Excerpts from a dataset

-=-=-

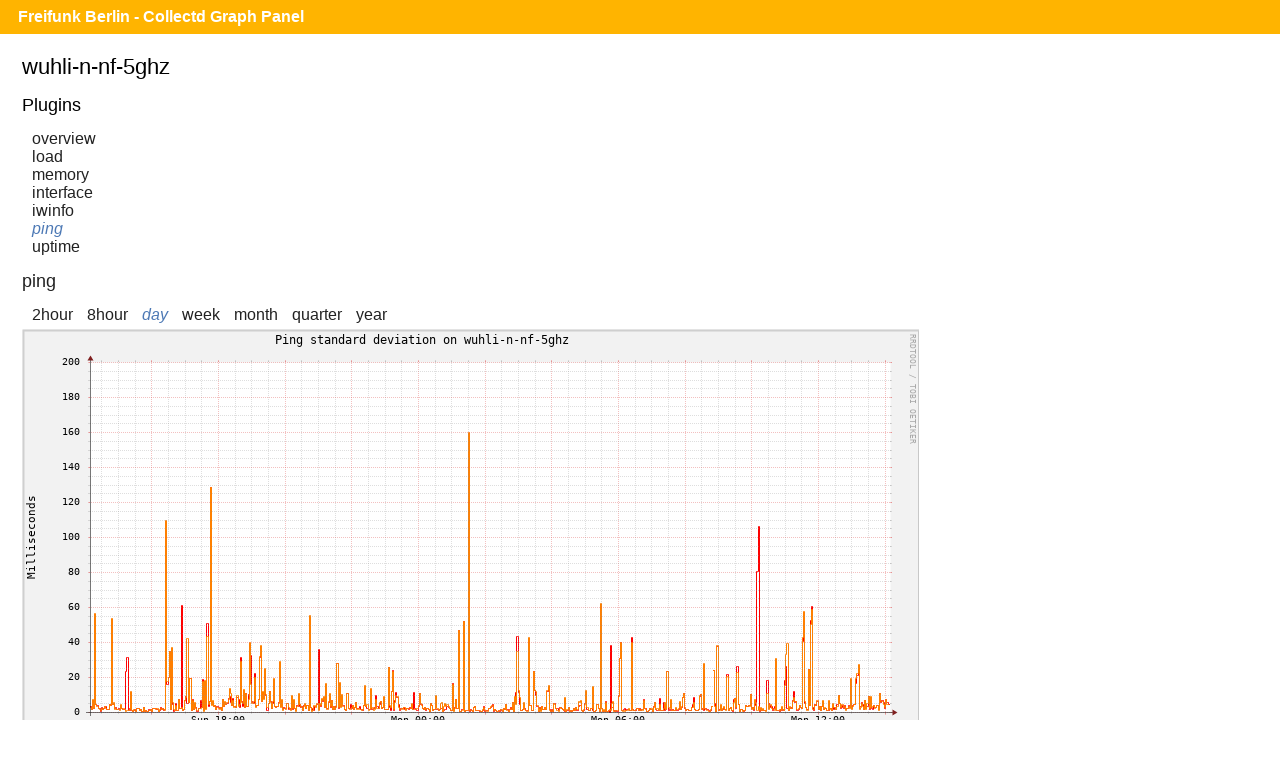

--- FILE ---
content_type: text/html;charset=UTF-8
request_url: https://monitor.berlin.freifunk.net/cgp/detail.php?p=ping&t=ping_stddev&h=wuhli-n-nf-5ghz&s=86400
body_size: 1167
content:
<!DOCTYPE html>
<html>
<head>
	<meta charset="utf-8">
	<title>Freifunk Berlin - CGP - Wuhli-n-nf-5ghz - Ping - ping_stddev</title>
	<meta name="viewport" content="width=device-width">
	<link rel="stylesheet" href="/cgp/layout/style.css" type="text/css">
	<link rel="stylesheet" href="/cgp/layout/style-b.css" type="text/css" media="(max-width: 1000px),(max-device-width: 1000px) and (orientation: portrait),(max-device-width: 767px) and (orientation: landscape)">
	<link rel="stylesheet" href="/cgp/layout/style-c.css" type="text/css" media="(max-width: 767px),(max-device-width: 767px) and (orientation: portrait),(max-device-width: 499px) and (orientation: landscape)">
	<link rel="stylesheet" href="/cgp/layout/style-d.css" type="text/css" media="(max-width: 499px),(max-device-width: 499px) and (orientation: portrait)">
	<script type="text/javascript" src="/cgp/js/sprintf.js"></script>
	<script type="text/javascript" src="/cgp/js/strftime.js"></script>
	<script type="text/javascript" src="/cgp/js/RrdRpn.js"></script>
	<script type="text/javascript" src="/cgp/js/RrdTime.js"></script>
	<script type="text/javascript" src="/cgp/js/RrdGraph.js"></script>
	<script type="text/javascript" src="/cgp/js/RrdGfxCanvas.js"></script>
	<script type="text/javascript" src="/cgp/js/binaryXHR.js"></script>
	<script type="text/javascript" src="/cgp/js/rrdFile.js"></script>
	<script type="text/javascript" src="/cgp/js/RrdDataFile.js"></script>
	<script type="text/javascript" src="/cgp/js/RrdCmdLine.js"></script>
</head>
<body>

<div id="header">
  <h1><a href="/cgp/">Freifunk Berlin - Collectd Graph Panel</a></h1>
</div>
<div id="content">
<fieldset id="wuhli-n-nf-5ghz"><legend>wuhli-n-nf-5ghz</legend><input type="checkbox" id="navicon" class="navicon" />
<label for="navicon"></label>
<div><h2>Plugins</h2><ul><li><a href="/cgp/host.php?h=wuhli-n-nf-5ghz">overview</a></li>
<li><a href="/cgp/host.php?h=wuhli-n-nf-5ghz&amp;p=load">load</a></li>
<li><a href="/cgp/host.php?h=wuhli-n-nf-5ghz&amp;p=memory">memory</a></li>
<li><a href="/cgp/host.php?h=wuhli-n-nf-5ghz&amp;p=interface">interface</a></li>
<li><a href="/cgp/host.php?h=wuhli-n-nf-5ghz&amp;p=iwinfo">iwinfo</a></li>
<li><a class="selected" href="/cgp/host.php?h=wuhli-n-nf-5ghz&amp;p=ping">ping</a></li>
<li><a href="/cgp/host.php?h=wuhli-n-nf-5ghz&amp;p=uptime">uptime</a></li>
</ul></div><div class="graphs"><h2><a href="/cgp/host.php?h=wuhli-n-nf-5ghz&amp;p=ping">ping</a></h2>
<ul class="time-range">
<li><a  href="/cgp/detail.php?p=ping&amp;t=ping_stddev&amp;h=wuhli-n-nf-5ghz&amp;s=7200&amp;x=800&amp;y=350">2hour</a></li>
<li><a  href="/cgp/detail.php?p=ping&amp;t=ping_stddev&amp;h=wuhli-n-nf-5ghz&amp;s=28800&amp;x=800&amp;y=350">8hour</a></li>
<li><a class="selected"  href="/cgp/detail.php?p=ping&amp;t=ping_stddev&amp;h=wuhli-n-nf-5ghz&amp;s=86400&amp;x=800&amp;y=350">day</a></li>
<li><a  href="/cgp/detail.php?p=ping&amp;t=ping_stddev&amp;h=wuhli-n-nf-5ghz&amp;s=604800&amp;x=800&amp;y=350">week</a></li>
<li><a  href="/cgp/detail.php?p=ping&amp;t=ping_stddev&amp;h=wuhli-n-nf-5ghz&amp;s=2678400&amp;x=800&amp;y=350">month</a></li>
<li><a  href="/cgp/detail.php?p=ping&amp;t=ping_stddev&amp;h=wuhli-n-nf-5ghz&amp;s=8035200&amp;x=800&amp;y=350">quarter</a></li>
<li><a  href="/cgp/detail.php?p=ping&amp;t=ping_stddev&amp;h=wuhli-n-nf-5ghz&amp;s=31536000&amp;x=800&amp;y=350">year</a></li>
</ul>
<canvas id="09c681b4e2e3730169af0bf7dbd59293ac877f29" class="rrd">"-l"
"0"
"-w"
"800"
"-h"
"350"
"-t"
"Ping standard deviation on wuhli-n-nf-5ghz"
"-v"
"Milliseconds"
"-s"
"e-86400"
"DEF:min_d02da54_raw=rrd.php?path=wuhli-n-nf-5ghz%2Fping%2Fping_stddev-1.1.1.1.rrd:value:MIN"
"DEF:avg_d02da54_raw=rrd.php?path=wuhli-n-nf-5ghz%2Fping%2Fping_stddev-1.1.1.1.rrd:value:AVERAGE"
"DEF:max_d02da54_raw=rrd.php?path=wuhli-n-nf-5ghz%2Fping%2Fping_stddev-1.1.1.1.rrd:value:MAX"
"DEF:min_9ccd5f4e_raw=rrd.php?path=wuhli-n-nf-5ghz%2Fping%2Fping_stddev-2606%3A4700%3A4700%3A%3A1111.rrd:value:MIN"
"DEF:avg_9ccd5f4e_raw=rrd.php?path=wuhli-n-nf-5ghz%2Fping%2Fping_stddev-2606%3A4700%3A4700%3A%3A1111.rrd:value:AVERAGE"
"DEF:max_9ccd5f4e_raw=rrd.php?path=wuhli-n-nf-5ghz%2Fping%2Fping_stddev-2606%3A4700%3A4700%3A%3A1111.rrd:value:MAX"
"CDEF:min_d02da54=min_d02da54_raw,1,*"
"CDEF:avg_d02da54=avg_d02da54_raw,1,*"
"CDEF:max_d02da54=max_d02da54_raw,1,*"
"CDEF:min_9ccd5f4e=min_9ccd5f4e_raw,1,*"
"CDEF:avg_9ccd5f4e=avg_9ccd5f4e_raw,1,*"
"CDEF:max_9ccd5f4e=max_9ccd5f4e_raw,1,*"
"LINE1:avg_d02da54#ff0000:1.1.1.1             "
"GPRINT:min_d02da54:MIN:%5.1lf Min,"
"GPRINT:avg_d02da54:AVERAGE:%5.1lf Avg,"
"GPRINT:max_d02da54:MAX:%5.1lf Max,"
"GPRINT:avg_d02da54:LAST:%5.1lf Last\l"
"LINE1:avg_9ccd5f4e#ff7f00:2606\:4700\:4700\:\:1111"
"GPRINT:min_9ccd5f4e:MIN:%5.1lf Min,"
"GPRINT:avg_9ccd5f4e:AVERAGE:%5.1lf Avg,"
"GPRINT:max_9ccd5f4e:MAX:%5.1lf Max,"
"GPRINT:avg_9ccd5f4e:LAST:%5.1lf Last\l"
</canvas></div></fieldset>
<script src="/cgp/js/CGP.js"></script>
<script>
CGP.drawAll(false);
</script>
</body>
</html>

-=-=-

INSTRUCTIONS FOR THE TASK → Filter the entries down to the lines holding the string "selected". Copy each of those lines.

ANSWER TO THIS EXERCISE →
<li><a class="selected" href="/cgp/host.php?h=wuhli-n-nf-5ghz&amp;p=ping">ping</a></li>
<li><a class="selected"  href="/cgp/detail.php?p=ping&amp;t=ping_stddev&amp;h=wuhli-n-nf-5ghz&amp;s=86400&amp;x=800&amp;y=350">day</a></li>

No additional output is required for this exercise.